To Sir Patrick, a long-standing Labour party member, victory for a bearded drag queen in the Eurovision song contest is an indication of just how far out of step Farage is.

“I think it was one of the brightest moments in the Eurovision song contest for years and years,” he says, although Sir Ian isn’t sure Conchita would have got his vote. “It’s not a look I particularly like,” he remarks.

It’s rare for this most harmonious of couples to disagree on anything. Sir Ian officiated at Sir Patrick’s marriage last year, and their “bro-mance” has tickled Hollywood pink.

They’ve posed on Santa’s lap, impersonated each other, and taken to the stage together. In some ways it’s an unlikely relationship.
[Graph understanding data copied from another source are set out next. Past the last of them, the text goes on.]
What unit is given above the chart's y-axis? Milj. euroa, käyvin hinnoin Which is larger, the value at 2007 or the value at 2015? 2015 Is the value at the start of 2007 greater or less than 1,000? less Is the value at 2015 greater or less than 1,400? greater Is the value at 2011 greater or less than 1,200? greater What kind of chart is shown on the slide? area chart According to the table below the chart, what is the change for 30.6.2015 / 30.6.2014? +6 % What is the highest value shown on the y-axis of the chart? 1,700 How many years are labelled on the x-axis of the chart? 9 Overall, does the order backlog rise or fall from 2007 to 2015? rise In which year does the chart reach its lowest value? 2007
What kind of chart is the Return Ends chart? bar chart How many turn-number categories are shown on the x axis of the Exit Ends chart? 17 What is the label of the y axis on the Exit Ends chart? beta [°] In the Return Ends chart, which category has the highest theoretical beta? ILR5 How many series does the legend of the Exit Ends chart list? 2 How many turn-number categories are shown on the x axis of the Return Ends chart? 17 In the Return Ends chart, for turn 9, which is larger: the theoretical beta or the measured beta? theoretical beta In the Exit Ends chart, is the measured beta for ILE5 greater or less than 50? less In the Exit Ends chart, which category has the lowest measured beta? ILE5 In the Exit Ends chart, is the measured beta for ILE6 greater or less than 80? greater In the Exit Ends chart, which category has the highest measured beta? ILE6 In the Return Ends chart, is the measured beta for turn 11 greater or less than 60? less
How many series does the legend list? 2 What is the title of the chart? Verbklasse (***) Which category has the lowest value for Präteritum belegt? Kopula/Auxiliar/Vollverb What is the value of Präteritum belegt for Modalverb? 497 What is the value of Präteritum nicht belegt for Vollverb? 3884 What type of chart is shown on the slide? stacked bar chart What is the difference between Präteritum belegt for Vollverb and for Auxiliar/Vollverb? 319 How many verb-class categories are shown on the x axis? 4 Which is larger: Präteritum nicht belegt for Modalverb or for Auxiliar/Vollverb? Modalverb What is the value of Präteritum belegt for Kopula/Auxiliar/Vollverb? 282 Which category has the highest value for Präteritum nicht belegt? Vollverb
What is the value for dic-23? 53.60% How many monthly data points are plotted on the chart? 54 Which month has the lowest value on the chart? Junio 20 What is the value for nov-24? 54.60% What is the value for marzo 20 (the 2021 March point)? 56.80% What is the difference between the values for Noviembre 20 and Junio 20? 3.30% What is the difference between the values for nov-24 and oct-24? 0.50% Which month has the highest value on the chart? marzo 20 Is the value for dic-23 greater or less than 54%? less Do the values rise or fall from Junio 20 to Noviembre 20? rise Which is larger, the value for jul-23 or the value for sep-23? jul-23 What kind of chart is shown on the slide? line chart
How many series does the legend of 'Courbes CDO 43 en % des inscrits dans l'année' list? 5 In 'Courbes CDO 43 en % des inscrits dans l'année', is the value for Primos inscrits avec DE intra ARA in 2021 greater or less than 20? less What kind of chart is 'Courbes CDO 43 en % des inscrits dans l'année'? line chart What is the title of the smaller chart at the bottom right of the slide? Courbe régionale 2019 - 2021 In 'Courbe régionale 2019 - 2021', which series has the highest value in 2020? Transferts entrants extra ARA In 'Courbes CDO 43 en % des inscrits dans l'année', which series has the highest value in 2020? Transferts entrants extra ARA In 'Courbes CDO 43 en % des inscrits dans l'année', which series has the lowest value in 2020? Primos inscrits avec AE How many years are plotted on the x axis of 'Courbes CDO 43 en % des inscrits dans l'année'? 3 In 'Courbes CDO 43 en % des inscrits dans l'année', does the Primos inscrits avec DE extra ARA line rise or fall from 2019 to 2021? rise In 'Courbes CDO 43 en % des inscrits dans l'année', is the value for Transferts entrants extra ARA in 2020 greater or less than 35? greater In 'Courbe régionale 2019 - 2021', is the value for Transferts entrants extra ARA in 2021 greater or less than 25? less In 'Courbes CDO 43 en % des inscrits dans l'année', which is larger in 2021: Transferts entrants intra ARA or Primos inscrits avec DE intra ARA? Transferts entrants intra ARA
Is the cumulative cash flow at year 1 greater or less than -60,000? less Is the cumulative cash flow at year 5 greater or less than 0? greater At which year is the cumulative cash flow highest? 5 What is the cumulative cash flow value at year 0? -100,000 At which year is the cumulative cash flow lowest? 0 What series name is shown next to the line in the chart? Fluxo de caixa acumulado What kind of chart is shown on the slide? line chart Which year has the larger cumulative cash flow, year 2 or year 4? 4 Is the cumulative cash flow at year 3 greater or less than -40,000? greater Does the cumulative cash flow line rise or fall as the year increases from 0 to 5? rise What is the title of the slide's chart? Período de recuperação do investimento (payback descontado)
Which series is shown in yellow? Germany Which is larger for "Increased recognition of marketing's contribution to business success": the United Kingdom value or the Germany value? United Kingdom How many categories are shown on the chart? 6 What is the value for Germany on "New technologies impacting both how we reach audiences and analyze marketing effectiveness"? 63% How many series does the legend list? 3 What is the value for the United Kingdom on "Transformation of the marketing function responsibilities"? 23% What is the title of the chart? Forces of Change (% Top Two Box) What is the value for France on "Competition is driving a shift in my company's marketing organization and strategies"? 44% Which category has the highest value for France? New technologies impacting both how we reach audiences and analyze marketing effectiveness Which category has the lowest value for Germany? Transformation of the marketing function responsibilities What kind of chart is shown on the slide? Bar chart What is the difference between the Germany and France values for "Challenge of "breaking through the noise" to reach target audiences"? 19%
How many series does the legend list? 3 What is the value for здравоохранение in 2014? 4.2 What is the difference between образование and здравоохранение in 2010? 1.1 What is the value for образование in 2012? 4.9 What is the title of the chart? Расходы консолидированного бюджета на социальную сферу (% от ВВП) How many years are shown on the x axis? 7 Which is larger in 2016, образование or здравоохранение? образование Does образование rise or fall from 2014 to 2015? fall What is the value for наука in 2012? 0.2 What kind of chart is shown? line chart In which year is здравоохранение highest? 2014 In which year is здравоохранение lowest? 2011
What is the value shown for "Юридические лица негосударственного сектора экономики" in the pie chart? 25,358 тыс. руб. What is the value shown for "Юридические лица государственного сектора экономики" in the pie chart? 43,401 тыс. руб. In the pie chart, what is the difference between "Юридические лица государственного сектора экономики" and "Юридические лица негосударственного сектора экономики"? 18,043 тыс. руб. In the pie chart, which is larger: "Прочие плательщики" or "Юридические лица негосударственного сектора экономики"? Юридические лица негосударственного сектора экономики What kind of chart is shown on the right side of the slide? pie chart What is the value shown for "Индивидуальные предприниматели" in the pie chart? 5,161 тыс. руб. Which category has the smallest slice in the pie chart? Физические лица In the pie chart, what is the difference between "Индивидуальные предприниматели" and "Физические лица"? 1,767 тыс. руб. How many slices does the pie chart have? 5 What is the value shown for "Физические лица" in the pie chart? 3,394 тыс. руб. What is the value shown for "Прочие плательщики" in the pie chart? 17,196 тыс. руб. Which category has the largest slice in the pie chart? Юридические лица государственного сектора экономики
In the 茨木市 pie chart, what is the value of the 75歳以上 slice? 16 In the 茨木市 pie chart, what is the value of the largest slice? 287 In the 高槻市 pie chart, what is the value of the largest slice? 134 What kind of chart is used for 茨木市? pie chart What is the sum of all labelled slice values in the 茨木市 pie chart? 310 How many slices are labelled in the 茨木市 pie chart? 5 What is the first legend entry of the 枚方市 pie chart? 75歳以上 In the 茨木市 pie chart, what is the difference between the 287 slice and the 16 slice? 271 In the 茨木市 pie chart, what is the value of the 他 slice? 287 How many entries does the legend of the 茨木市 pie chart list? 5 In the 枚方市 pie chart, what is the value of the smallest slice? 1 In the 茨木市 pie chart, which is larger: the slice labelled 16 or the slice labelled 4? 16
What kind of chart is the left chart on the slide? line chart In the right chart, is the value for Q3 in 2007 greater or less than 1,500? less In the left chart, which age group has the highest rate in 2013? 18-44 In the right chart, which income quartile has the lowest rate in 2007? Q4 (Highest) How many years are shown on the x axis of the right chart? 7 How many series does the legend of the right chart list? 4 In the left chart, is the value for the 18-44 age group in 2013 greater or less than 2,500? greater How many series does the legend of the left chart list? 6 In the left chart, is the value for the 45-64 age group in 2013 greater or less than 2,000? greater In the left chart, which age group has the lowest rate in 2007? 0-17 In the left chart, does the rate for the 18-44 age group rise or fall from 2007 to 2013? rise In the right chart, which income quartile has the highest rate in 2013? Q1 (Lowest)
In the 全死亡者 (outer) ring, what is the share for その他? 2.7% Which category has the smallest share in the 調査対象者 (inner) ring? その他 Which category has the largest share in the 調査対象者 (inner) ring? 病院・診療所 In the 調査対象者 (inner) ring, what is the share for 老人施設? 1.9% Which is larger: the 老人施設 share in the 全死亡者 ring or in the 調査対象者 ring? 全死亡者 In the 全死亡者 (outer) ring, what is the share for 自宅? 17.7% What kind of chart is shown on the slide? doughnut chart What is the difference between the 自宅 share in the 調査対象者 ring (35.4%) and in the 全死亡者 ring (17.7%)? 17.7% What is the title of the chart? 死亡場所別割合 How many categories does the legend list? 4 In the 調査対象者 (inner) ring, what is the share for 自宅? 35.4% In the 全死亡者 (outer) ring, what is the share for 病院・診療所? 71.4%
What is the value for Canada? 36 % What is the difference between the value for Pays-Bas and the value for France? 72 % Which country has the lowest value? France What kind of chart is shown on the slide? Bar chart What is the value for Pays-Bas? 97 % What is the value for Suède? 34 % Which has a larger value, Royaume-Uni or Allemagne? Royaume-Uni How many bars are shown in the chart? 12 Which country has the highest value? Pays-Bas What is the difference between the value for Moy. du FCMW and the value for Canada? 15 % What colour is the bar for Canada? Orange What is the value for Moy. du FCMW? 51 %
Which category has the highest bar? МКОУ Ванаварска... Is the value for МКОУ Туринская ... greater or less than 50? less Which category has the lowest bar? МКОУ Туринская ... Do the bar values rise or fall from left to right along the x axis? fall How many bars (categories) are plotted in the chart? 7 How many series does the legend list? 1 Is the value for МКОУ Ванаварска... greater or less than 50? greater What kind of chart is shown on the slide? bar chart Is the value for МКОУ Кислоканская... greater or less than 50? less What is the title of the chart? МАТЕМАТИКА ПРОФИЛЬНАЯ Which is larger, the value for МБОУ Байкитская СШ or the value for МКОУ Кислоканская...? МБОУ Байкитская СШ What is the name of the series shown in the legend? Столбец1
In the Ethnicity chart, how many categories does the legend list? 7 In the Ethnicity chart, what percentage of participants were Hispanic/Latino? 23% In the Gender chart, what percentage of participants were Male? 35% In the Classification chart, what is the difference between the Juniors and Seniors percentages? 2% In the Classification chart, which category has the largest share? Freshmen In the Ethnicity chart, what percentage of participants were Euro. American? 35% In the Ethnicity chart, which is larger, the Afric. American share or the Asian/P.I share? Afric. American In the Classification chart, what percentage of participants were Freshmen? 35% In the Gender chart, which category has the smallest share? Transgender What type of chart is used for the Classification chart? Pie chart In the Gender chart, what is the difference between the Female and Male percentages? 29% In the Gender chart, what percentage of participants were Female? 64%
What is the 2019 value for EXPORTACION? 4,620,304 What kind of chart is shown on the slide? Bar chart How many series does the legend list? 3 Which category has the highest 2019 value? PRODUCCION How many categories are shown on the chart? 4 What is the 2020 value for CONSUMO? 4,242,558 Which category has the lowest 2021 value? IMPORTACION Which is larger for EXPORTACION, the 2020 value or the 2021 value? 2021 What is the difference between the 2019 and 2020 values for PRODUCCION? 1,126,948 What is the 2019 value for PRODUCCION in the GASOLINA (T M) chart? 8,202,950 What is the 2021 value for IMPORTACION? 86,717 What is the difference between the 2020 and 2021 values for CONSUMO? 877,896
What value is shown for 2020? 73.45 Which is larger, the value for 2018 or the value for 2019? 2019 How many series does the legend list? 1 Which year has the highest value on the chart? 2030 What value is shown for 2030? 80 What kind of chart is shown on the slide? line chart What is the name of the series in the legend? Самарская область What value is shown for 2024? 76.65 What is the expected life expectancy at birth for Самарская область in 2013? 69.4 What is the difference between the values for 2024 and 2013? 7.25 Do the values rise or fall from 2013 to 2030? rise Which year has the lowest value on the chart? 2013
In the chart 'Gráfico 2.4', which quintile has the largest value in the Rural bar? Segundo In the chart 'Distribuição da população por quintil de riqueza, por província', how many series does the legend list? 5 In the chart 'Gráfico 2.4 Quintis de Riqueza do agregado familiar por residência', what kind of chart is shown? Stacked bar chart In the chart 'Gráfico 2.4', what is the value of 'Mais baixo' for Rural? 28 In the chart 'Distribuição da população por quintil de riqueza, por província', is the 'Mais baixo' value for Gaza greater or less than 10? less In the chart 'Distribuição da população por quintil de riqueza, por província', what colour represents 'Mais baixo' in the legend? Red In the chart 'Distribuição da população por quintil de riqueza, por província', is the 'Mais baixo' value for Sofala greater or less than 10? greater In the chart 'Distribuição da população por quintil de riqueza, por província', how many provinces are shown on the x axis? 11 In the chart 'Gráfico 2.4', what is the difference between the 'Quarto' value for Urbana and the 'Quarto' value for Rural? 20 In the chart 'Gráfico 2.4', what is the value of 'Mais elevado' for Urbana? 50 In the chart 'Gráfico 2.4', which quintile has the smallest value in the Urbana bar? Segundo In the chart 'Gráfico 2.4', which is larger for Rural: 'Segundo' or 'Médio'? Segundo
Sir Ian is a Lancastrian who went to Cambridge University, Sir Patrick a Yorkshireman who left school at 15.

But their friendship is patently heartfelt and unusually tactile. During the interview they were forever smiling at each other, patting each other endearingly – even finishing each other’s sentences.

I asked them to sum up their relationship with a Twitter hashtag. “#AREN’T WE LUCKY” scribbles Sir Patrick. “#eternal” scrawls Sir Ian.

As they hold the tributes up for the camera, I can’t help but notice they’ve equalled each other in the sincerity of their compliment – the only difference being the Yorkshireman displays his piece of paper portrait-style, while the Lancastrian goes for landscape.

“I’m upright, he’s horizontal,” quips Sir Patrick, and we all dissolve into laughter. It surely beats working for a living.